A group of men have come together as a family in a large city. The world sees them as homeless, but they divine the worth and talents each brings and have banded together to take care of each other. Ho is a former martial arts instructor who walked away from fame and fortune when he decided he was losing his honor by gaining riches. Lamont, a former convict and poet, drinks to make it through the day.
Once a high-rolling stockbroker with all the accoutrements of wealth, Michael became a gambler and lost all that he had accumulated. Brewster is a high-functioning schizophrenic, rejected by his family and on and off his medicine. Target is a damaged man
whom none of the others understand. Ranger is a Vietnam vet who returned physically but not mentally from those brutal fields.

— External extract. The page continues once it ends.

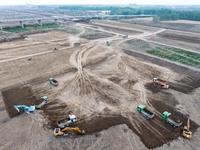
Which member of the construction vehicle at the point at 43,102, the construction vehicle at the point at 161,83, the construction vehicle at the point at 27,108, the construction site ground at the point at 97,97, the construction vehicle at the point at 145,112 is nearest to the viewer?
the construction site ground at the point at 97,97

This group comes together to accomplish a goal, something compellingly important to one of the group. Each man contributes what talents he has as they work together to accomplish their task. As they work, each also starts to let go of his demons and move toward a healthier place,
aided and supported by each other when nothing society had to offer seemed to help at all.

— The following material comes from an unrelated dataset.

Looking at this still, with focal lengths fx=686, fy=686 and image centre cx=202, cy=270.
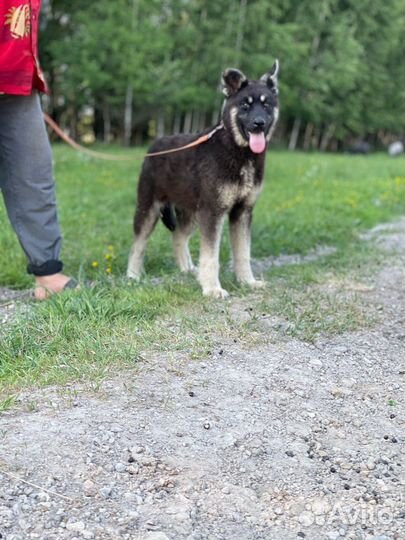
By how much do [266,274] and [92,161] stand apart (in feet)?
32.9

Each man has his own truth - his 'haiku' - and his life's task is working toward the discovery of this inner truth and honor.
Readers will recognize Andrew Vachss as the author of the Burke series, eighteen books
with some of the same themes. That series focuses on how society ignores the helpless
- children who are molested and women who are degraded and brutalized. Burke and his group of friends work together to save these victims. In this series, the theme
is twisted a bit to show that there are other victims of society: the homeless, who each have a story and
can point to an event that has put them where they are. Another twist is these same individuals
whom others would see as victims have the ability to save themselves as well as others.
Fans of previous Vachss books will enjoy Haiku.
It uses the same sparse writing and the themes of honor and protection of those less able to help themselves.
Recommended for readers of crime and mystery fiction.